** Texto fornecido **
══════

O Ovo que me fez mentir.
Marcos Cordeiro de
Andrade
Uma pequena
mentira oficializada no início da vida pode marcar uma pessoa para sempre. É
quando a partir daí ela faz da Verdade o pilar de sustentação do seu caráter.
Nos idos da década de 1960, dois anos depois de participar da MOVEC na
jurisdição em que atuava como Investigador de Cadastro, recebi nova missão a
ela atrelada, agora como Fiscal da CREAI. Tinha a espinhosa tarefa de cobrar
empréstimos não honrados pelos tomadores. Era dinheiro do Banco do Brasil usado
para aquisição de bens de consumo, semoventes e implementos agrícolas.
Embrenhado nos rincões do interior paraibano, perguntando
daqui e dali conseguia fazer contatos e cobranças não muito proveitosas,
encaminhando os devedores à Agência do Banco.

══════

** Dados do conjunto **
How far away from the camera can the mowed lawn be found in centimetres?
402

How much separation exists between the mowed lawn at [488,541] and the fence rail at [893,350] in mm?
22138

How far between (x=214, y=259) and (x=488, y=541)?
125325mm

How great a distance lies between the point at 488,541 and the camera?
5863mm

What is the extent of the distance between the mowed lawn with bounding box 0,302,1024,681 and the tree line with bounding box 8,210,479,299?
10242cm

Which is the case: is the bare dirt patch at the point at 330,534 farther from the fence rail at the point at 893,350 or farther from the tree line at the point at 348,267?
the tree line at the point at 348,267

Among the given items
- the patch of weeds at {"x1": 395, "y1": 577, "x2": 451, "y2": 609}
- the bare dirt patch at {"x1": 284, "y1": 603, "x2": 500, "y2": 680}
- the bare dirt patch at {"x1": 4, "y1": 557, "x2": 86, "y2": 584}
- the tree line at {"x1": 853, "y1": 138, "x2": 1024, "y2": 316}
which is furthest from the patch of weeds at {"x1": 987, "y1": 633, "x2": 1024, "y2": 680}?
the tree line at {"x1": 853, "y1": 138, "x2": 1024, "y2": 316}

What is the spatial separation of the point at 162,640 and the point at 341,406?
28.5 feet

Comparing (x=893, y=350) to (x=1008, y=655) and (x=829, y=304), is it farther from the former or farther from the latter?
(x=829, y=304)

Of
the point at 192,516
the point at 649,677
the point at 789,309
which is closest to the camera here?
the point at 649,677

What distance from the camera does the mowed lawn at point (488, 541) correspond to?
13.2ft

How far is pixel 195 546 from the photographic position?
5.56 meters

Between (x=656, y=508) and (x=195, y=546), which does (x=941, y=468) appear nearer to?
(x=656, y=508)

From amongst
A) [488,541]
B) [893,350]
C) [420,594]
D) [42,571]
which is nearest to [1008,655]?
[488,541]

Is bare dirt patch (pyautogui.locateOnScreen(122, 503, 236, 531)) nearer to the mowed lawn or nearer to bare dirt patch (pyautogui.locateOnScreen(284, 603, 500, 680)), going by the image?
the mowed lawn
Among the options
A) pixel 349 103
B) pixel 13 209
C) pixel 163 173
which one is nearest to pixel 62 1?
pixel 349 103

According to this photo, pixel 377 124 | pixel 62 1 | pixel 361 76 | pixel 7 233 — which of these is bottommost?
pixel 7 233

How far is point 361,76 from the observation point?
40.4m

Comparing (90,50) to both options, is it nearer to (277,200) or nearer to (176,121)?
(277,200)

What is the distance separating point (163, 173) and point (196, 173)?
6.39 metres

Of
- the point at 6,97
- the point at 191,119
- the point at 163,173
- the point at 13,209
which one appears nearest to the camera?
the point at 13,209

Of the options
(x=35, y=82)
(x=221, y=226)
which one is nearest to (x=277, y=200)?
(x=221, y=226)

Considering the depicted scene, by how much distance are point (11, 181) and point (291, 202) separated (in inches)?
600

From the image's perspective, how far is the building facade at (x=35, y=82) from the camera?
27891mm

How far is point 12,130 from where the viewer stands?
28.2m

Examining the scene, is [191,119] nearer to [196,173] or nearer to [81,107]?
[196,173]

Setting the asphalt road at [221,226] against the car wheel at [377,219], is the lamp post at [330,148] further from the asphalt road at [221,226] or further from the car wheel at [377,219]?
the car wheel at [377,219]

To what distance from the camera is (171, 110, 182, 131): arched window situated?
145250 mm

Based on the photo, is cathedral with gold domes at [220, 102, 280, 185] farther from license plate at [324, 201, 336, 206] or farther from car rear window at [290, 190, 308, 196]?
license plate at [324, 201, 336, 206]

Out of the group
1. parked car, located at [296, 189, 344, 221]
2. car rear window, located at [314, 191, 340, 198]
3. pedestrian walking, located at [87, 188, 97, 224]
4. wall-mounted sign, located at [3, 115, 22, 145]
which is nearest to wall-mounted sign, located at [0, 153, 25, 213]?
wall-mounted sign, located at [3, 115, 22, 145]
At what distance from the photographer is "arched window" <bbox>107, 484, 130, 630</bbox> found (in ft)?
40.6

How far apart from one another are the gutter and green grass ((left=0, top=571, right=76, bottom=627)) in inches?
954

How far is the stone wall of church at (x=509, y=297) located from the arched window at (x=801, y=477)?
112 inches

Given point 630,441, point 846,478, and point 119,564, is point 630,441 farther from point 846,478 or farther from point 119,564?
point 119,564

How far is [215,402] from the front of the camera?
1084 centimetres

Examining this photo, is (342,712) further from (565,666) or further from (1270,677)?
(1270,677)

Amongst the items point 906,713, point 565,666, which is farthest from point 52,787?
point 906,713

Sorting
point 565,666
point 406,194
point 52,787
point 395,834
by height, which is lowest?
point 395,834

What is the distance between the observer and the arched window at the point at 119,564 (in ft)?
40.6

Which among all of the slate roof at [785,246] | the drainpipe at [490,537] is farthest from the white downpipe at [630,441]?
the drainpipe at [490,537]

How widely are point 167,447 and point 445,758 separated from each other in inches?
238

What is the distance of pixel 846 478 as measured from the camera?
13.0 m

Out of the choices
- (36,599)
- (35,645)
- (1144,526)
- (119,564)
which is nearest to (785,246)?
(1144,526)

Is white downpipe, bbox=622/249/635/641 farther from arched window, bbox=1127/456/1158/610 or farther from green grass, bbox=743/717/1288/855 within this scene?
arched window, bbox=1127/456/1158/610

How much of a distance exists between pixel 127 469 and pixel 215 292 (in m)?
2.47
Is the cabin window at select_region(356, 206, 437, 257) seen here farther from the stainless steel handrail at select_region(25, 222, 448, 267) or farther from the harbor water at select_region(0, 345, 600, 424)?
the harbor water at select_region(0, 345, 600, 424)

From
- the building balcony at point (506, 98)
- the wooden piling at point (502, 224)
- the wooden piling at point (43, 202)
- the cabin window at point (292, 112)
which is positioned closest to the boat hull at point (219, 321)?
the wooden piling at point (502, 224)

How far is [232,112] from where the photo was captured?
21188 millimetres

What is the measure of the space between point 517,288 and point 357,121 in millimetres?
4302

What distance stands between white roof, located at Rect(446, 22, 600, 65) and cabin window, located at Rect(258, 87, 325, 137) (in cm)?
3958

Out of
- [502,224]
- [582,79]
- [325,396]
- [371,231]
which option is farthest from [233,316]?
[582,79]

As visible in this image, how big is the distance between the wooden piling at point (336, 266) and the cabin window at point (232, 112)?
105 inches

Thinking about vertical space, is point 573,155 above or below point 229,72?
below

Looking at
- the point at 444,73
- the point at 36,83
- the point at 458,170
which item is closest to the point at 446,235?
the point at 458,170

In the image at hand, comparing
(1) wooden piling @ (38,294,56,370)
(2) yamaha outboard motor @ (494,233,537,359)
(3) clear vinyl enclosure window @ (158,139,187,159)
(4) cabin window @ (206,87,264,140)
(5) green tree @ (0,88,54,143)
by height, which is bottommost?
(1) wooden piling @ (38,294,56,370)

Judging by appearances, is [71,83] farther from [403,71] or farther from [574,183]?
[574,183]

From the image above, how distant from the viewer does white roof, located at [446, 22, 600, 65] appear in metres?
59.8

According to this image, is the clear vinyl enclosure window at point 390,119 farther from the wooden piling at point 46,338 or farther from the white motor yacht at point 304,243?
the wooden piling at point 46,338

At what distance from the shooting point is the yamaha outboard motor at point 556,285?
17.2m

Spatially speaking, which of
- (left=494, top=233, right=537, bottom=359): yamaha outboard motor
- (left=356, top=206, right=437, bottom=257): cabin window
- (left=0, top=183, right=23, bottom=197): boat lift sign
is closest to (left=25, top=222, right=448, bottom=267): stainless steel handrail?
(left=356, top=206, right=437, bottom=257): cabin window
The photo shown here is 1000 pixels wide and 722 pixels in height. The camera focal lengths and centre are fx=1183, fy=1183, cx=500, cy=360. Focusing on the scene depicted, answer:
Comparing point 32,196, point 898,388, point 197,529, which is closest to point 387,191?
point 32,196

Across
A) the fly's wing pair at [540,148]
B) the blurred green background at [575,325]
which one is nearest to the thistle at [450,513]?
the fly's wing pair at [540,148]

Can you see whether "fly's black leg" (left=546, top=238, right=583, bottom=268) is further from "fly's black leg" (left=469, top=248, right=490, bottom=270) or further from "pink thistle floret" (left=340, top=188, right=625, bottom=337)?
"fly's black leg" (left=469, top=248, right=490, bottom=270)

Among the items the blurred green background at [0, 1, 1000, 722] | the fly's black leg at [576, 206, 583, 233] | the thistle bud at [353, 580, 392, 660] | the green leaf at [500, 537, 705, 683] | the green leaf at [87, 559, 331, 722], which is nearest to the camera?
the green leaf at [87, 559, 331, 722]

══════

** O que fazer **
1/ Segundo o relato, para a aquisição de que itens era usado o dinheiro do Banco do Brasil? Liste todos.
2/ Prossiga o relato sobre as cobranças no interior paraibano com um parágrafo que comece logo após a frase final.
As linhas formam um material à parte, independente do relato.

** Respostas por tarefa **
1/ Bens de consumo, semoventes e implementos agrícolas.

2/
Numa jornada “coroada de êxito” localizei um alquebrado
agricultor, na faixa dos setenta anos mal vividos, responsável pela compra de
pequenos animais de criação. Na isolada casinha de taipa de um só cômodo, duas
redes armadas num dos cantos, no outro, separado por uma sebenta colcha de
retalhos desbotados e esticada perto do teto de telhas de barro, ficava a
trempe que servia de fogão à lenha. Dois penicos numa das quinas da casa faziam
as vezes de privada noturna para o casal de idosos que, sozinhos, habitavam o
pequenino rancho. Pela passagem dos fundos, sem porta, via-se a milagrosa prole
do sustento diário, originária da dívida que me cabia recuperar. Presos num
arremedo de malcuidado cercado de galhos secos, num canto dos fundos uma cabra
magricela remoía para fazer render o pouco de palma ingerida como ração diária.
Ao seu lado, amarrada por um dos pés numa embira de agave torcido, beliscava o
chão poeirento uma galinha caipira que mal tinha forças para cantar em resposta
ao galo velho que em breve iria para a panela, pois eram difíceis aqueles
tempos em questão de alimentação. Tudo isso era a fortuna dos velhinhos
mutuários da MOVEC. O resto da criação foi comido aos poucos, depois que o neto
que lhes fazia companhia rumou para as bandas de São Paulo, não sem antes fazer
o dinheiro da passagem com o que tirou do quintal para vender.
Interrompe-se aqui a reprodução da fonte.